The Ten Commandments, also known as the Decalogue, are a set of commandments which the Bible describes as being given to the Israelites by God at biblical Mount Sinai. The Ten Commandments appear twice in the Hebrew Bible, first at Exodus 20:1–17, and then at Deuteronomy 5:4–21. According to the story in Exodus, God inscribed them on two stone tablets, which he gave to Moses. Modern scholarship has found likely influences in Hittite and Mesopotamian laws and treaties, but is divided over exactly when the Ten Commandments were written and who wrote them.
They include instructions to worship only God, to honour parents, and to keep the sabbath; as well as prohibitions against idolatry, blasphemy, murder, adultery, theft, dishonesty, and coveting. Different religious groups follow different traditions for interpreting and numbering them.

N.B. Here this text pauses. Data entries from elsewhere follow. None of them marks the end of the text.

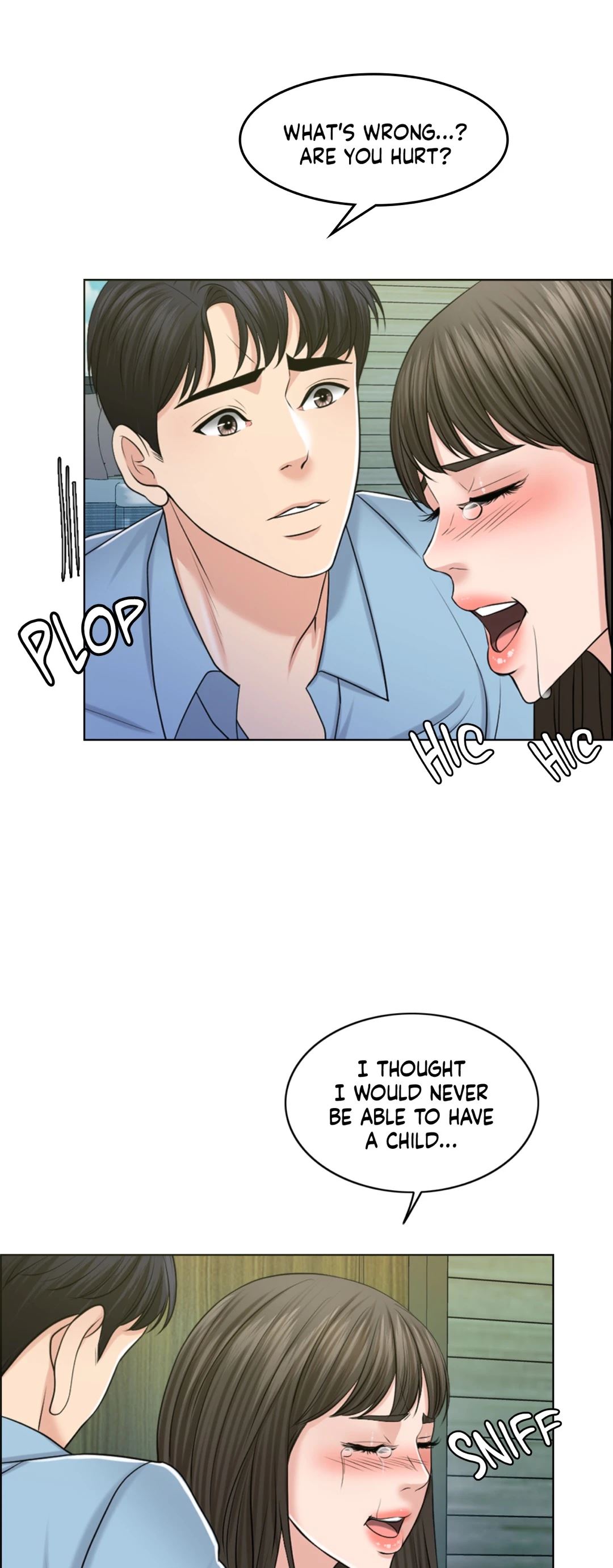 Wife for 1000 Days chapter 39 page 5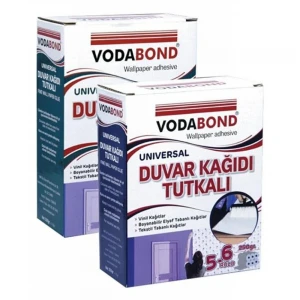 Vodabond Tüp Kontakt Yapıştırıcı 50ml 10864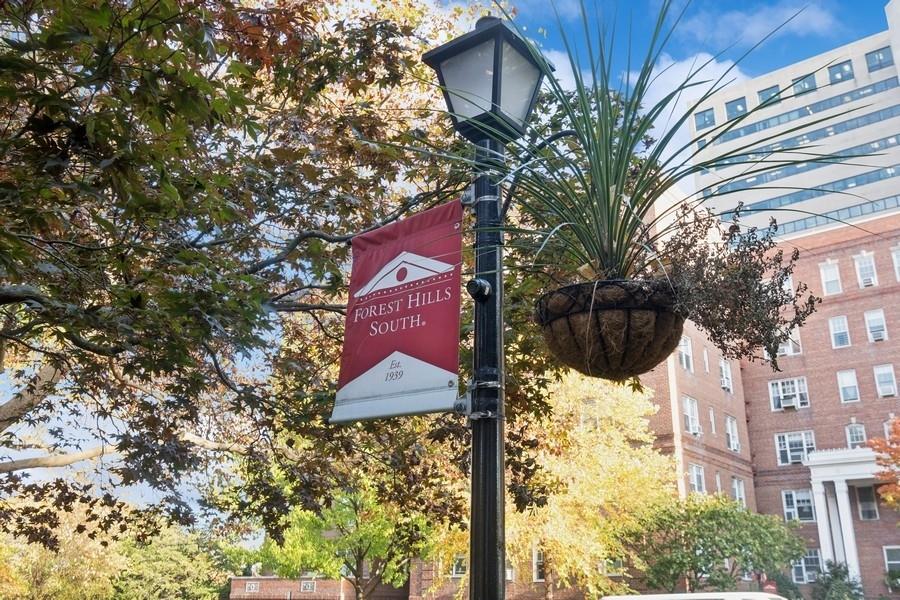 77-34 113th Street # 6H, Forest Hills, NY 11375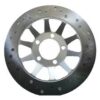 DISCO FRENO DELANTERO HONDA TITAN CG 150 (CATIIMOTO)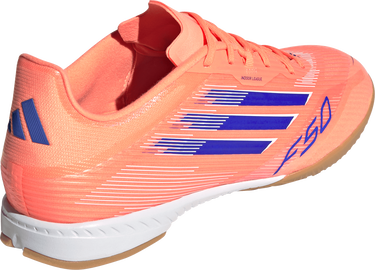 Кецове и обувки adidas Performance F50 Indoor League Оранжево
 | jh7718, 4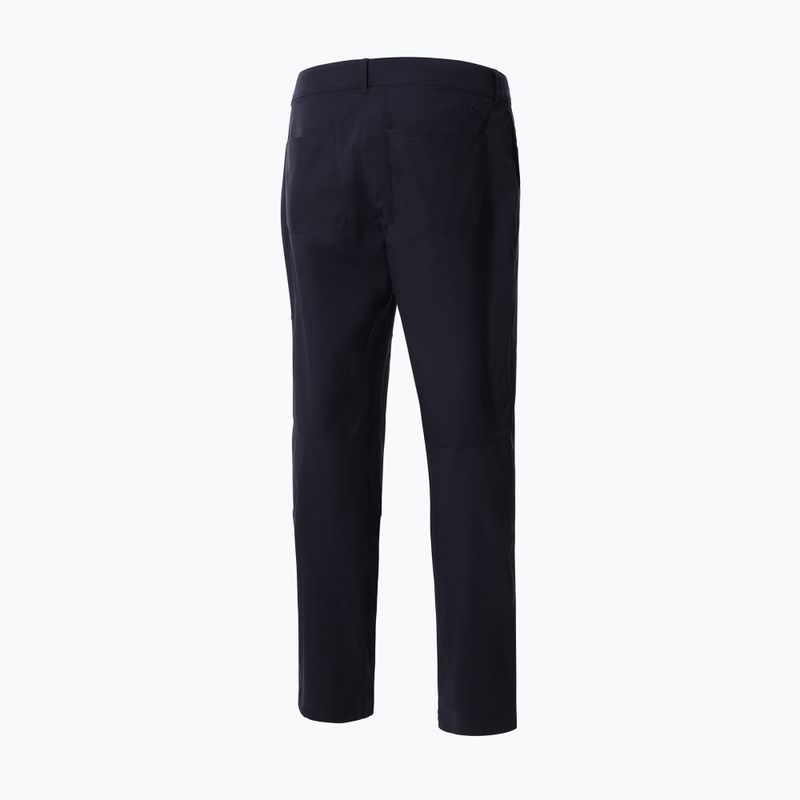 Pánske lezecké nohavice The North Face Routeset navy blue NF0A5J7YRG11 12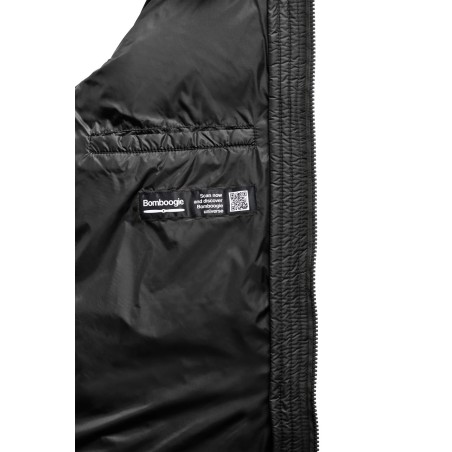 GENEVA DOWN JACKET BOMBOOGIE CW6630-DLC5 90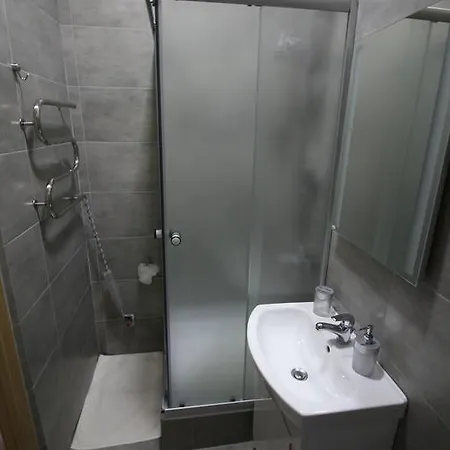 Cosy On Horodotska 86 * Lviv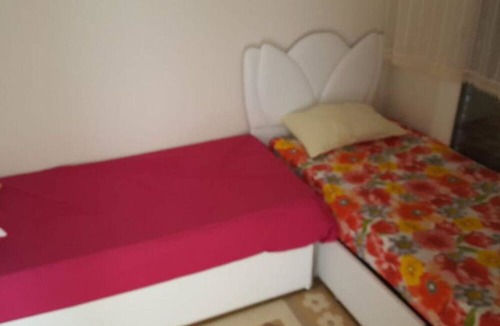 Cesme Villa | Ayayorgi koyuna 5 dakika mesafede havuzlu muazzam villa
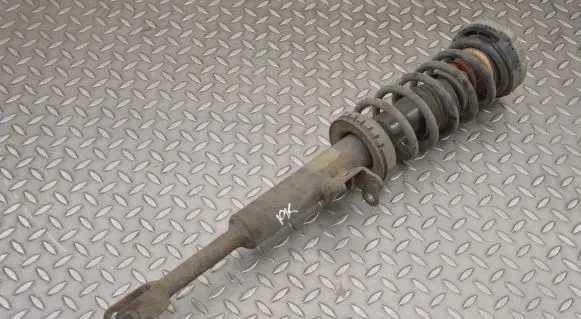 BMW 5 F10 F11 Front shock absorber/damper 6795083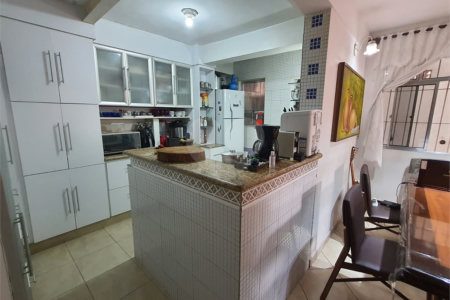 Sobrado à venda com 3 quartos, sendo 1 suíte, em Vila da Saúde, São Paulo, SP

The Ten Commandments—with the exception of the fourth one, which deals with observance of the Sabbath—in essence and spirit constitute an integral part of the Qur’anic ethics and laws. The Qur’an presents itself as a book through which Allah has guided humankind to the noble ways of the previous prophets and messengers, who are to be emulated as the perfect role models of humanity. (See Qur’an 4:26; 6:90). Also, in a more fundamental sense, the Qur’an stresses that all the prophets and messengers, speaking different languages and raised in various times and places, taught essentially the same perennial religion (core religion called deen), although their precise promulgation of the laws of religion, responding to extremely divergent historical circumstances and milieu, assumed different forms. However, these fundamental commandments, in essence and spirit, belong to the perennial religion that allows for no abrogation or alteration.